Sepia tint photo, a portrait of Stagecoach Mary Fields standing holding her rifle, a dog lying at her feet.

So Fields moved on, applying for a job with the United States Postal Service. She was around 60 at this point, and being a mail carrier was not an easy job. Riding between frontier communities, living on the road in all extremes of weather, dealing with outlaws and wild animals; this was not a job for the faint of heart. But Fields impressed in the interview, being the fastest applicant to hitch a team of horses, and so the job was hers. This made her the second woman and the first African American woman to work for the Postal Service.

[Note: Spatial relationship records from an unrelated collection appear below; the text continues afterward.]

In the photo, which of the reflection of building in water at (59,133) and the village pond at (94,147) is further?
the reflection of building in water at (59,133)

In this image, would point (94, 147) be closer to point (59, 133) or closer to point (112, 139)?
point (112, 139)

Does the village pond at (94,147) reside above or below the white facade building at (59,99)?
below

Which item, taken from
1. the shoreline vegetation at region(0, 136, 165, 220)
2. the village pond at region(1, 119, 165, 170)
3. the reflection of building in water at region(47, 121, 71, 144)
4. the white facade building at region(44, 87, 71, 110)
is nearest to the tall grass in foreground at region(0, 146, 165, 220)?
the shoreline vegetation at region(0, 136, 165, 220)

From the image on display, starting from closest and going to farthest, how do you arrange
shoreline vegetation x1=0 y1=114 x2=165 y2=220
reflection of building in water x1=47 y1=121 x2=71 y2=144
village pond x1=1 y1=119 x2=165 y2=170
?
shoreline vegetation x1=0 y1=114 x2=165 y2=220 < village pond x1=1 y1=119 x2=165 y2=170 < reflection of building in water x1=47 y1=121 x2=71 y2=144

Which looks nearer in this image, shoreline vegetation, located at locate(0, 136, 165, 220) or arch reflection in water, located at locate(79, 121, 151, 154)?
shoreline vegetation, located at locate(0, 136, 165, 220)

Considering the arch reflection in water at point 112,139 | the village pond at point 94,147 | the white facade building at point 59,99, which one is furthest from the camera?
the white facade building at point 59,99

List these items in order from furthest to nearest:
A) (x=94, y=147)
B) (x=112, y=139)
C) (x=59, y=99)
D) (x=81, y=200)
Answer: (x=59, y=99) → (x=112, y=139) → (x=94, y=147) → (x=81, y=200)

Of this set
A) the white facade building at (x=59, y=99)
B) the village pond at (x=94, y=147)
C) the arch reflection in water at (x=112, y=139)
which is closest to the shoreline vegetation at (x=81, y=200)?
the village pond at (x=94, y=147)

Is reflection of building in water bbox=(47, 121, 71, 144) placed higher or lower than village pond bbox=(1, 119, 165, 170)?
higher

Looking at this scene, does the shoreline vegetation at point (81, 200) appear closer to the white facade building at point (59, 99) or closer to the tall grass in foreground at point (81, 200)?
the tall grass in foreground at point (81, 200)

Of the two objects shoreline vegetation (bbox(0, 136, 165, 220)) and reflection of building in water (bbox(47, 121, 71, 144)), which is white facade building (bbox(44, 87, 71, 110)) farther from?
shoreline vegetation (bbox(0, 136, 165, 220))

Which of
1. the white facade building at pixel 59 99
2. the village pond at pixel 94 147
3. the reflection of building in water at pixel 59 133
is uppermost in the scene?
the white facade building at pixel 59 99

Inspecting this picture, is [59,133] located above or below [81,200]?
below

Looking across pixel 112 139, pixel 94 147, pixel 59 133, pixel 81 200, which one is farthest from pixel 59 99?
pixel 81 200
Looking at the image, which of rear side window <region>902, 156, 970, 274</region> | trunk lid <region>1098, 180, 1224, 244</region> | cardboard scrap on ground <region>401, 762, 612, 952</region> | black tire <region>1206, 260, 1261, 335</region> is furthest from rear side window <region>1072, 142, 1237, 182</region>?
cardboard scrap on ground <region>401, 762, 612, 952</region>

So reliable was Fields, living up to the postal service’s unofficial motto of being stayed by “Neither snow nor rain nor heat nor gloom of night,” that she picked up the nickname ‘Stagecoach’. Along with her mule, Moses, she spent the next decade or so carrying mail out to frontier outposts and remote mining posts.

In the winters Montana gets some serious snow. On more than one occasion the trails would become impassable to horses because of the depth of snow drifts. When you’re pushing 70, there’s snow too deep for horses to pass, and miles to the next outpost, you stay at home and drink by the fire, right? No, of course not, not when you’re Stagecoach Mary Fields you don’t. She pressed on through with the mail over one shoulder and her rifle over the other, walking up to 10 miles between outposts and depots to ensure the mail arrived on time.

Everything has to end eventually though, and around 1902 she retired from the Postal Service to settle down in the town of Cascade. The nuns helped her buy a laundry business, but she never really enjoyed working there. Her two loves by this time in her life were the local baseball team, for whom she often grew flowers, and drinking in the town bar, still smoking those homemade cigars.

Just because she’d settled down, though, doesn’t mean Mary Fields lost any of the grit and pugnacity that had served her all her life. One customer, according to stories, failed to pay his laundry bill on time. Fields, drinking in the bar, heard him talking outside. Excusing herself from her drinking companions she stepped outside and decked him with one solid blow to the jaw. She may have been in her mid 70s by this point but Stagecoach Mary Fields was not a woman with whom one messed. The satisfaction of seeing the guy laid out, so she said, was more than worth the price of the laundry bill.

In 1914, after a hard-lived life, Fields’s liver finally gave out. Her neighbours buried her in Cascade’s Hillside cemetery, and for a while her birthday was an unofficial holiday, with the town’s schools being closed to celebrate her.

For further reading on the West’s toughest postal worker you can check Robert Miller’s The Story of Stagecoach Mary Fields (though be aware that it is a short piece aimed mostly at children, and can be horribly expensive to find). She’s also mentioned in Cheryl Smith’s Market Women: Black Women Entrepeneurs Past, Present and Future and Jessica Ruston’s nicely illustrated Heroines: The Bold, The Bad And The Beautiful.